■ **DIRECTIONS FOR THIS TASK**:
Copy the stretch from the line containing "At what distance from the lens" through the line containing "0.17 meters", switching "nearest" to "closest" and leaving everything else unchanged.

■ **INPUT DATA**:

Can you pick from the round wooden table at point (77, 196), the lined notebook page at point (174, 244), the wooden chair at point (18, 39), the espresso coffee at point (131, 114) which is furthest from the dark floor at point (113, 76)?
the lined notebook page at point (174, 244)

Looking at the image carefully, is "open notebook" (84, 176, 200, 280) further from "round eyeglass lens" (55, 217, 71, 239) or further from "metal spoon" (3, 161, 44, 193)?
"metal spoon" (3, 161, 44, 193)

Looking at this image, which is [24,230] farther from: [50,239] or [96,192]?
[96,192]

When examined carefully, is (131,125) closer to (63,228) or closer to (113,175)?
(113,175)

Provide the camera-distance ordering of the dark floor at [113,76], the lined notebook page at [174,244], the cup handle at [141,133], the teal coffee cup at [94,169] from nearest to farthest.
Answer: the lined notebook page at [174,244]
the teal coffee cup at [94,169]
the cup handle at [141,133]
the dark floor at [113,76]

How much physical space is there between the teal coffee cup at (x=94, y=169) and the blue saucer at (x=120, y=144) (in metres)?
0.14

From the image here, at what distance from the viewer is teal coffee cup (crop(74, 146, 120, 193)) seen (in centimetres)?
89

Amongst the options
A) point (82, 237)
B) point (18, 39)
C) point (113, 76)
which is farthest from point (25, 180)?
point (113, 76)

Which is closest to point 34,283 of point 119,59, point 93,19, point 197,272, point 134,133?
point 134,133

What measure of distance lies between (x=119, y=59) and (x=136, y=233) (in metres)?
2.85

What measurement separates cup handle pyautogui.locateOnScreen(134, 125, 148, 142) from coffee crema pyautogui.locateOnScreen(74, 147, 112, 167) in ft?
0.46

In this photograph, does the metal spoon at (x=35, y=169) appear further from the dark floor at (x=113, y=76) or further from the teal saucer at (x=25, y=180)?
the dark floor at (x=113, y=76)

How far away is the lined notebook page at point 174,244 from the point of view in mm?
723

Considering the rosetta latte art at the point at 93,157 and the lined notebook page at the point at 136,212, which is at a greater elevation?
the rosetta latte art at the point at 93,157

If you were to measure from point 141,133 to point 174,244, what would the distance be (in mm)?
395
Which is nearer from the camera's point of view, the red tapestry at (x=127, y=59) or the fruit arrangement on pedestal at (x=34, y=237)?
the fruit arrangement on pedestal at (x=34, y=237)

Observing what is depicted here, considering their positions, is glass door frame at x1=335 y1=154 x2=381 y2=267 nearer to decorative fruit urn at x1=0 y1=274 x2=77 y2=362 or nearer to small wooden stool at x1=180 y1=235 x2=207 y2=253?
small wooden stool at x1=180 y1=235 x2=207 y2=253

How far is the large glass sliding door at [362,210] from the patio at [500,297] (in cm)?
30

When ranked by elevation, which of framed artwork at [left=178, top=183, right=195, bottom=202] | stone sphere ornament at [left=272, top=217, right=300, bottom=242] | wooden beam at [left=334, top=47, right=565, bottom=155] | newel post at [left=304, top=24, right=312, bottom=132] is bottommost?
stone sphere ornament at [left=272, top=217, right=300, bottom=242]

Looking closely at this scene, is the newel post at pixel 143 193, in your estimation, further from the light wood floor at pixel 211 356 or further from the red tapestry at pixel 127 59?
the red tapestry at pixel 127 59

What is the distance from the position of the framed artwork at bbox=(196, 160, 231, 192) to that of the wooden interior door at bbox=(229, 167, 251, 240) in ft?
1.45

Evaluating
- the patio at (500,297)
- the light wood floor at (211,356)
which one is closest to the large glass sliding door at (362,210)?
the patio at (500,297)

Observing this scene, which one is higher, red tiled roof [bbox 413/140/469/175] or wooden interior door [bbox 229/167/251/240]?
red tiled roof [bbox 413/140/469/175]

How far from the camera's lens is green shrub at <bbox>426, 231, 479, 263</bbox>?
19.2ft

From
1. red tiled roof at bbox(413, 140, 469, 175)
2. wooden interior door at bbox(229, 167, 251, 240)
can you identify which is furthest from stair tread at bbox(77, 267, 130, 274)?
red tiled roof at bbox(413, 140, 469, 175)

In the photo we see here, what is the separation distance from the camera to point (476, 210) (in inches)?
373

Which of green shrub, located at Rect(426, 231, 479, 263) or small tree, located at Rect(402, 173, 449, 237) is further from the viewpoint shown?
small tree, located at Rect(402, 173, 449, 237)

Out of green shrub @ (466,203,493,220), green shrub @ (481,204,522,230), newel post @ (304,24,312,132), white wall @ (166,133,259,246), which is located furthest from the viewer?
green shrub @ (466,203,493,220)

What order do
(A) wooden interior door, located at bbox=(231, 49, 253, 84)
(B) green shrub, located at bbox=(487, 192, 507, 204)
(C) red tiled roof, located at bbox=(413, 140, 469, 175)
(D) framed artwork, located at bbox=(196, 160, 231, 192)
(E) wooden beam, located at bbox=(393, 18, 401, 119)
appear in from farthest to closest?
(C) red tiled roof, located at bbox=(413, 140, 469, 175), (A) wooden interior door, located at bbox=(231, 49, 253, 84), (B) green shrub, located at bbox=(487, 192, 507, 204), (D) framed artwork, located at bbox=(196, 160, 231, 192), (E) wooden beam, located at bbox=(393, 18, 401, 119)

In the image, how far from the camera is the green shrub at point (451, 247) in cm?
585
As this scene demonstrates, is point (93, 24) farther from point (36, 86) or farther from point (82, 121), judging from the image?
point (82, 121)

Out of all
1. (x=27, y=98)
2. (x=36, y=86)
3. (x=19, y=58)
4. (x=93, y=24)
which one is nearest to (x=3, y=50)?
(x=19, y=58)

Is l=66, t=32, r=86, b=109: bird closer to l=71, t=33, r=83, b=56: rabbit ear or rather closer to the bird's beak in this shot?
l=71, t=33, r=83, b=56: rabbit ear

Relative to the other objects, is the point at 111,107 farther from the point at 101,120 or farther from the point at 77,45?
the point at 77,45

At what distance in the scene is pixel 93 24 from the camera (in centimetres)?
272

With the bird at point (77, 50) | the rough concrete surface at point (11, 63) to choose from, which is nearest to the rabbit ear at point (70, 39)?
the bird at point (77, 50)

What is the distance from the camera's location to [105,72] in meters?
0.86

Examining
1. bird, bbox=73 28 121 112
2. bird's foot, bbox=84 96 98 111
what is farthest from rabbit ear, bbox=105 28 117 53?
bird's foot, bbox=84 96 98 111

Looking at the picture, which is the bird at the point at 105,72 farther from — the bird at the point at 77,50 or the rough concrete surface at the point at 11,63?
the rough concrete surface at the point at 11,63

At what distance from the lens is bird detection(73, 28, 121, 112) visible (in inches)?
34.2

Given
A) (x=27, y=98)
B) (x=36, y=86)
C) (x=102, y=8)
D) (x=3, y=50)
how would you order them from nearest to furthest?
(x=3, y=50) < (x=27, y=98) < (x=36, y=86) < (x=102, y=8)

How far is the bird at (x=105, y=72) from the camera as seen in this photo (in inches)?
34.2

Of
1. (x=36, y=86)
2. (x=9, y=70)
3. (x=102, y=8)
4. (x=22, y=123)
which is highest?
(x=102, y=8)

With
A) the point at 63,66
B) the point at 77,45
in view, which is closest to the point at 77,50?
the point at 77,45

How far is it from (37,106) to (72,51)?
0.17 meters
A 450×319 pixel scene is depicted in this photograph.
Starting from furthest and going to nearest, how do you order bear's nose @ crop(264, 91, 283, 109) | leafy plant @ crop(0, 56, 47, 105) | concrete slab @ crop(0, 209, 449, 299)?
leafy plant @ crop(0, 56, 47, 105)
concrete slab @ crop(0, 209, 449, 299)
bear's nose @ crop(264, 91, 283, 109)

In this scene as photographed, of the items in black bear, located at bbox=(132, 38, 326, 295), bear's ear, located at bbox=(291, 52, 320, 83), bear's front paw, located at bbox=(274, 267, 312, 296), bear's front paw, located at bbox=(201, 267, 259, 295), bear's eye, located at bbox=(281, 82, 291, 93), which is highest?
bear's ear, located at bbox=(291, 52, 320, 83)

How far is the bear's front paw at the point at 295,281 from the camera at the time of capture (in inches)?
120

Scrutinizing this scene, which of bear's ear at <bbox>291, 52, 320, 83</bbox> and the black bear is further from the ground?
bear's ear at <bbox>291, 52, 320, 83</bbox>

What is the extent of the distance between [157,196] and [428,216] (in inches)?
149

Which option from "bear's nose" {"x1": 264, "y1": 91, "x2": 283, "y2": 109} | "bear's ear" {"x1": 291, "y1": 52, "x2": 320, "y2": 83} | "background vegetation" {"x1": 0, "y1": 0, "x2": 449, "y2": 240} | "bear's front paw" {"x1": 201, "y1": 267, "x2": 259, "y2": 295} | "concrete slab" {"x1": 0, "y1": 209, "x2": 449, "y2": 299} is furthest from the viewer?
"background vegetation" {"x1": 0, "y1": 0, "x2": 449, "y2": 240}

■ **WRITTEN SOLUTION**:
At what distance from the lens is bird detection(73, 28, 121, 112) visible (in inches)?
34.2

Given
A) (x=27, y=98)
B) (x=36, y=86)
C) (x=102, y=8)
D) (x=3, y=50)
how would you order them from closest to furthest?
(x=3, y=50) < (x=27, y=98) < (x=36, y=86) < (x=102, y=8)

How far is the bird at (x=105, y=72) from the camera as seen in this photo (in inches)?
34.2

Of
1. (x=36, y=86)
2. (x=9, y=70)
3. (x=102, y=8)
4. (x=22, y=123)
which is highest?
(x=102, y=8)

With
A) the point at 63,66
B) the point at 77,45
in view, which is closest to the point at 77,50?
the point at 77,45

How far is it from (37,106) to (72,51)?
0.17 meters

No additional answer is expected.